= Immanuel's Veins =

2010 novel by Ted Dekker

First edition (publ. Thomas Nelson)

Immanuel's Veins is a Christian novel by Ted Dekker that was published in America on September 7, 2010. It follows the life, love, and death of Saint Thomas the Beast Hunter of Russia. (Thomas is mentioned briefly, twice, in Dekker's book Green) It is the first novel Dekker has published that is written in the first person.

==Plot==

In 1772, the Cantemir family is placed in the safe-keeping of Toma Nicolescu by Catherine the Great. He soon falls in love with Lucine Cantemir, the daughter of the family he is sworn to protect. Although, the fact of his love is kept secret from even her, for he is faithful to his duty.
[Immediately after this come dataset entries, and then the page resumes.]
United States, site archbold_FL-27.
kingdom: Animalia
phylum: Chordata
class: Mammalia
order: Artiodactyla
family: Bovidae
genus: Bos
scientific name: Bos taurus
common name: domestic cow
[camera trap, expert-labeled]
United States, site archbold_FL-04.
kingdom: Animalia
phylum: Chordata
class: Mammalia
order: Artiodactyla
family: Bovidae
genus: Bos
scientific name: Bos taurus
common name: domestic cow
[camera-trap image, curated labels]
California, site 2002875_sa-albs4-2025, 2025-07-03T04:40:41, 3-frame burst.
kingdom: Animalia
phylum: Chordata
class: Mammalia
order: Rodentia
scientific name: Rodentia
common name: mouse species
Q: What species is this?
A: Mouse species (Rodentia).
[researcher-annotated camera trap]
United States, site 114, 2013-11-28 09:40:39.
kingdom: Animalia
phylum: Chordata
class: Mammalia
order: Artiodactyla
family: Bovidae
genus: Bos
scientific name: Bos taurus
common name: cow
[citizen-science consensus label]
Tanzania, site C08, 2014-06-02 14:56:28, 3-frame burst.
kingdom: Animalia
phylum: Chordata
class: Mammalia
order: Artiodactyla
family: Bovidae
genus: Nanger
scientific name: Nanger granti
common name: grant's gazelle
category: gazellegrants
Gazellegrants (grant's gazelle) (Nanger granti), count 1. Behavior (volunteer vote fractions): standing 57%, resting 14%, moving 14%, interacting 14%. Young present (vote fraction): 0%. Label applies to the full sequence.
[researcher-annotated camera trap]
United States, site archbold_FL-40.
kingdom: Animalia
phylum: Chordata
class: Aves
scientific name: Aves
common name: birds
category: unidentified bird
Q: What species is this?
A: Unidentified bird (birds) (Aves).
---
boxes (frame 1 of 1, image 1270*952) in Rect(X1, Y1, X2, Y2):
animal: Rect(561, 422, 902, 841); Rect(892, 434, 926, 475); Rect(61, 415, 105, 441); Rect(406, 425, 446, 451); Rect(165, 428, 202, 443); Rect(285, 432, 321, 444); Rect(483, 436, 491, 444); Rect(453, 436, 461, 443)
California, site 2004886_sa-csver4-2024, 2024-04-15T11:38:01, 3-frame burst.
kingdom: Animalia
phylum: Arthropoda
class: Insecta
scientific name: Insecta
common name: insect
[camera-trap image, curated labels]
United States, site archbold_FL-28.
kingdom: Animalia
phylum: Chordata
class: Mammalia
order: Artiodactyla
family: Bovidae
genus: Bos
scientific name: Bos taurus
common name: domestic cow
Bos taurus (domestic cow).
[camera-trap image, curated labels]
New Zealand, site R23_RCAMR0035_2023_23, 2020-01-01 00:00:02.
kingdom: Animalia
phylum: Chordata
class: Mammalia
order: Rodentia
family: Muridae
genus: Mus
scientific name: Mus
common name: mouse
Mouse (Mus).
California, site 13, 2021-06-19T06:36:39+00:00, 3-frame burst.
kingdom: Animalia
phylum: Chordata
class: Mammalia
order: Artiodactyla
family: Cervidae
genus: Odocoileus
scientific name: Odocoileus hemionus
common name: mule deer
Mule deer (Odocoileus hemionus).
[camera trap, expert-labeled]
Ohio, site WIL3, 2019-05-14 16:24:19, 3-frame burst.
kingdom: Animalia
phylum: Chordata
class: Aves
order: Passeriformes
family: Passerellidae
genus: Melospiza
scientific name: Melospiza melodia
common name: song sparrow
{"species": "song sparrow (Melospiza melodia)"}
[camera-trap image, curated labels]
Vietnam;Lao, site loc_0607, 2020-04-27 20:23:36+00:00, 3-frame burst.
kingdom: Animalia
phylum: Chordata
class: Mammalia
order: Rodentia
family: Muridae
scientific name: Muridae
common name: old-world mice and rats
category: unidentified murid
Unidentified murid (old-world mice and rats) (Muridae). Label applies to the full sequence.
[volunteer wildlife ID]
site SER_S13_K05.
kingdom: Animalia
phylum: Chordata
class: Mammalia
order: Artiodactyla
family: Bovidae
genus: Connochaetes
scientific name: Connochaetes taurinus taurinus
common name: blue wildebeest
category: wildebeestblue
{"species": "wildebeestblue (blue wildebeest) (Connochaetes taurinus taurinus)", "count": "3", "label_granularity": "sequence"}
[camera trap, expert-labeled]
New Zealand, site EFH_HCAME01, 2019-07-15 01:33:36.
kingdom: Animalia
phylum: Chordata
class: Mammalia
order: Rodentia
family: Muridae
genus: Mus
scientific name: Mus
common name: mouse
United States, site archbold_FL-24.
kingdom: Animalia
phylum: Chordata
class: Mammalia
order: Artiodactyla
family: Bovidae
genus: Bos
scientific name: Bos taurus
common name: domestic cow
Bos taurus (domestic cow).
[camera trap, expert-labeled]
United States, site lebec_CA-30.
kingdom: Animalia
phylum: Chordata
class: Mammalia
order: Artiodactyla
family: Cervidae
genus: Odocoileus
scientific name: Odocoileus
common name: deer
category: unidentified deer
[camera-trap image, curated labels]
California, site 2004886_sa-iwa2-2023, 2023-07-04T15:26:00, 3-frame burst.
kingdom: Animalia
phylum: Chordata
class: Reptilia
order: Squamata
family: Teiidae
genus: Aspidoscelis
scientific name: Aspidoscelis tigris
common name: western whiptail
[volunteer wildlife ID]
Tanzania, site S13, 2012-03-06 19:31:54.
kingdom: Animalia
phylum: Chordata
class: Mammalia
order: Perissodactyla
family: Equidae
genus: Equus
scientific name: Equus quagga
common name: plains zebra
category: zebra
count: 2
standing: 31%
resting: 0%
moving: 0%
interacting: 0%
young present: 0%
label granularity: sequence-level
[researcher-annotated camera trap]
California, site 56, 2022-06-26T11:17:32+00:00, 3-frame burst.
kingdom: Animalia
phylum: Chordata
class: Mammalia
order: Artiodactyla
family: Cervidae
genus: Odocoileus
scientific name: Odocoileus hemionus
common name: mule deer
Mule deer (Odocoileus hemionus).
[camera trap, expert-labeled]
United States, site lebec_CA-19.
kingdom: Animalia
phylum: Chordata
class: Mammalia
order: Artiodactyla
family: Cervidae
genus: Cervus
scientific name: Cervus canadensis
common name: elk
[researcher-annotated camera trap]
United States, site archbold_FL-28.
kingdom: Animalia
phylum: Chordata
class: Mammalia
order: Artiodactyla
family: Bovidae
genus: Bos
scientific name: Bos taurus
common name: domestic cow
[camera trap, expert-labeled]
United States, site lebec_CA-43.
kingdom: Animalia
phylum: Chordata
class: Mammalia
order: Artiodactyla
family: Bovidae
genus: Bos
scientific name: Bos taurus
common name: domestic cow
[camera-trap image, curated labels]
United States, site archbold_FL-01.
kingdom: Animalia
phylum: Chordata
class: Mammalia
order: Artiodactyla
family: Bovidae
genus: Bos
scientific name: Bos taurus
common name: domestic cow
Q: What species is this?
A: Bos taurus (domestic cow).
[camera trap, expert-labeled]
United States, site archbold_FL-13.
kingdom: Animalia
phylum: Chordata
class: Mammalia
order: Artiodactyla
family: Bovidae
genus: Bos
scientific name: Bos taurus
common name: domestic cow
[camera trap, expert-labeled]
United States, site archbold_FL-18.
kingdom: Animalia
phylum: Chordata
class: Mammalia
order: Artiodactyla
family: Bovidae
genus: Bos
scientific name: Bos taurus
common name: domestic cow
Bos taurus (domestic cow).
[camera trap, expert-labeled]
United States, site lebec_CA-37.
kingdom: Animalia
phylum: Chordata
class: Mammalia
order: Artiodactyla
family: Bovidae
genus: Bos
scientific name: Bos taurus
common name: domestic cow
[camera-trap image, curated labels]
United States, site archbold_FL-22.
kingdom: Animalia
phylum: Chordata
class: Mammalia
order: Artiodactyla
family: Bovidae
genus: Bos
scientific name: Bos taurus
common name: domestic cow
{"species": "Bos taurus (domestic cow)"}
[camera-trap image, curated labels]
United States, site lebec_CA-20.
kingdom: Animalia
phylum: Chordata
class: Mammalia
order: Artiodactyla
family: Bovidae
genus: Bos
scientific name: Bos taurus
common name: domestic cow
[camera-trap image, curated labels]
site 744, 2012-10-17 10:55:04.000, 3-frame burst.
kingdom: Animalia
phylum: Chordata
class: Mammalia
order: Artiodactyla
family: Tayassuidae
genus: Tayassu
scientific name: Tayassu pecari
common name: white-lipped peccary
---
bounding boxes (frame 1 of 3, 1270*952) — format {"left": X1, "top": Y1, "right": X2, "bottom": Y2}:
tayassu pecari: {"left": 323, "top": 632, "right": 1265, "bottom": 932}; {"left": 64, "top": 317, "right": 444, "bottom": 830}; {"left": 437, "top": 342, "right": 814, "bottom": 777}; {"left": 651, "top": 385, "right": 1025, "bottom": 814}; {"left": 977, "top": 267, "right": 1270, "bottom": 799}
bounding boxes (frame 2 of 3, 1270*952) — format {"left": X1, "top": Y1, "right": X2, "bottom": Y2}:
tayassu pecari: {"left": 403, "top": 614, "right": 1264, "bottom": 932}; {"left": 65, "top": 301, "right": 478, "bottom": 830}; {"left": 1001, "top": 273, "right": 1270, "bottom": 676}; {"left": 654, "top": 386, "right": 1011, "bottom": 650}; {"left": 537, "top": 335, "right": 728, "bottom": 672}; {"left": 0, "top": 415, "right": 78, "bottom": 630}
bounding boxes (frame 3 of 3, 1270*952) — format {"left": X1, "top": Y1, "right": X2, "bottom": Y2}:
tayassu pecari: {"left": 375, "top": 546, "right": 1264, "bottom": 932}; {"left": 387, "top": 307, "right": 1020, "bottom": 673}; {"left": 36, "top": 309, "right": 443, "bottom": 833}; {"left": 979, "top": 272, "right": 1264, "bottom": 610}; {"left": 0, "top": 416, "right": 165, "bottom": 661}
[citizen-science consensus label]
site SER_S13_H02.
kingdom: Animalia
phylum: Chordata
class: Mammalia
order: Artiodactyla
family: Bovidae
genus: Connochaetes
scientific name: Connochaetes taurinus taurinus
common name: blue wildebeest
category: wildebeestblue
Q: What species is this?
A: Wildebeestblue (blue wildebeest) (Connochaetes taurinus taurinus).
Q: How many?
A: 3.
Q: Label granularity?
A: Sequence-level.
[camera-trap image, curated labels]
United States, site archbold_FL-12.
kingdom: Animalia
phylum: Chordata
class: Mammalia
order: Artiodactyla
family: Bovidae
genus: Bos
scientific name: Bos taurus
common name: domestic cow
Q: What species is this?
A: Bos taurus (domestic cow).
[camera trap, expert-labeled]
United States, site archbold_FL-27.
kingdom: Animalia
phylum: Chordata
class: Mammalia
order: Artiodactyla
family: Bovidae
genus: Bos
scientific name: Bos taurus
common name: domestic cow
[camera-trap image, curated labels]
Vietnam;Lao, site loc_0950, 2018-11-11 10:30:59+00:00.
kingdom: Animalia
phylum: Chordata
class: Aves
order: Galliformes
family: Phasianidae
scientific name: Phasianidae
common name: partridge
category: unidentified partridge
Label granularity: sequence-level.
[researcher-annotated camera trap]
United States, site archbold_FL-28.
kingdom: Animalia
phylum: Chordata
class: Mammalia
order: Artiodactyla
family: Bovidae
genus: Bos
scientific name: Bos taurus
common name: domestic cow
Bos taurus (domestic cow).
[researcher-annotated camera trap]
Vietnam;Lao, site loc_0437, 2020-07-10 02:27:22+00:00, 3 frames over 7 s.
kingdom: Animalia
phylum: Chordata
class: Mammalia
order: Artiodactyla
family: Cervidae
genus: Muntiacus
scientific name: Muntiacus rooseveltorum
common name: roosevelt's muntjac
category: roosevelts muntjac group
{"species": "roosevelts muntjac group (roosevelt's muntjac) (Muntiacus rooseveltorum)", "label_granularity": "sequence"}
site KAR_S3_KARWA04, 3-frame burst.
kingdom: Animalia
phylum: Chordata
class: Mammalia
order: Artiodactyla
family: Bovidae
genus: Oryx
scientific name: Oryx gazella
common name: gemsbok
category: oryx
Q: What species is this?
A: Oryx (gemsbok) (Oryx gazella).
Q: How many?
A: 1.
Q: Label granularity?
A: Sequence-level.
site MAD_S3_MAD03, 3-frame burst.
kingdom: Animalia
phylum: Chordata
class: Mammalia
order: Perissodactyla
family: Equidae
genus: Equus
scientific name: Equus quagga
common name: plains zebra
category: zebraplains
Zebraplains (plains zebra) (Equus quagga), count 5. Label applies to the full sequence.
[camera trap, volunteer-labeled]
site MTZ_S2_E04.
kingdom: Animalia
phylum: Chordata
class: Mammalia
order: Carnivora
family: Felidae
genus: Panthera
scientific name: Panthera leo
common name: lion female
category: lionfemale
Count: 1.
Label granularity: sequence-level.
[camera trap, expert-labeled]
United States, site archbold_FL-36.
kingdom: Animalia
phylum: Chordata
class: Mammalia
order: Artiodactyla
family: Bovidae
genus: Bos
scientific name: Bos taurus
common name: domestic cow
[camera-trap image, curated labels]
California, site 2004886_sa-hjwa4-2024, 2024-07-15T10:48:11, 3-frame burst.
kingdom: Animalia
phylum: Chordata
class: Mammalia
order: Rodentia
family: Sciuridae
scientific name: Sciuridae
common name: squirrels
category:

But then, Vlad van Valerik (Vlad is the same Vlad 'Smith' that is Shadow Man in the 49th Mystic who is also known as Black in Showdown) comes onto the scene and starts courting Lucine, and Toma is alerted by this, whether it be in a sense of danger, or out of jealousy.

==Publication==
In the Netherlands, Immanuel's Veins was not published because it was deemed by the Dutch publisher to be 'too sensual'. Dekker defended his novel by saying it was no more sensual than the Song of Solomon in the Bible. His American publisher, Thomas Nelson, saw no reason not to publish the novel, and it was released in America on schedule.